- **Source records**:
=-=-=

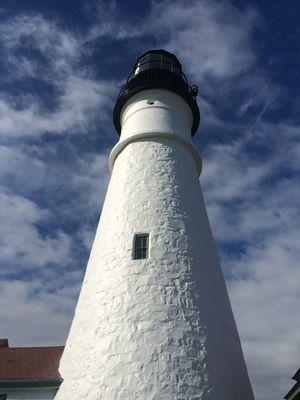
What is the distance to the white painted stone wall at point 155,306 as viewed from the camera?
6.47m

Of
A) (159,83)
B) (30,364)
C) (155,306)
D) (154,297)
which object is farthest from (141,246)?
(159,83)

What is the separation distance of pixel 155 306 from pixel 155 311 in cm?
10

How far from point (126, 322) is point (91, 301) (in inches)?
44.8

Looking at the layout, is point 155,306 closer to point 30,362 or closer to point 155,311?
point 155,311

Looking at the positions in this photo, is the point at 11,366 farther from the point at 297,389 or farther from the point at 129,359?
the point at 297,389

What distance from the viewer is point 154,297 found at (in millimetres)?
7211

=-=-=

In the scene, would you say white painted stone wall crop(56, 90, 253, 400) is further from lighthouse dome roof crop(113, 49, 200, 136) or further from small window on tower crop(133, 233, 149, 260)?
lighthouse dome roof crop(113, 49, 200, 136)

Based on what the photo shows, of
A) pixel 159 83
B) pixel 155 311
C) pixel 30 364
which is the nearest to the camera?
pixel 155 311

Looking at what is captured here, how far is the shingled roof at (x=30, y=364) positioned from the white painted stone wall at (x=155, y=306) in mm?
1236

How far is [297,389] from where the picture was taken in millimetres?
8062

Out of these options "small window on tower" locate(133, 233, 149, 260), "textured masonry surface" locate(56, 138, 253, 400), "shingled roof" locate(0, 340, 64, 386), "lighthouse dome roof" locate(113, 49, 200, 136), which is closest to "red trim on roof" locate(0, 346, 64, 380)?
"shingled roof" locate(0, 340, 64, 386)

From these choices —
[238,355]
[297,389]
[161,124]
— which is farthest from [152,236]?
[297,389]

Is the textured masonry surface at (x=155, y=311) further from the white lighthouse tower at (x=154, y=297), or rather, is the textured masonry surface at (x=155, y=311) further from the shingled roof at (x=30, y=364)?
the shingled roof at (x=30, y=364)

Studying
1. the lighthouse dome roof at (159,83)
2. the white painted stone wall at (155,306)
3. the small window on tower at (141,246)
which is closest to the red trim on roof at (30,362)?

=-=-=

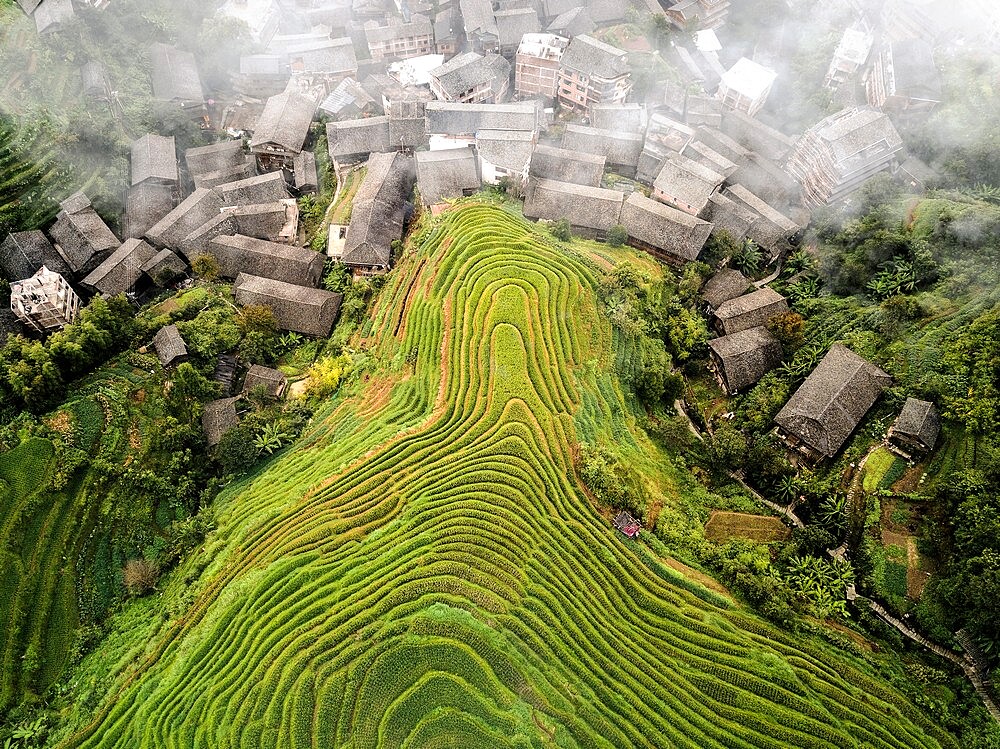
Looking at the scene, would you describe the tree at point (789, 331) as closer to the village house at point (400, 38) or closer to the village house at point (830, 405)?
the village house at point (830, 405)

=-=-=

- **Problem statement**: Pull out each line of the material that contains the word "pixel", and copy those lines in order.

- **Correct result**:
What is the separation distance of pixel 155 306 from pixel 155 311 in cm?
A) pixel 159 83
B) pixel 155 311
C) pixel 30 364
pixel 155 311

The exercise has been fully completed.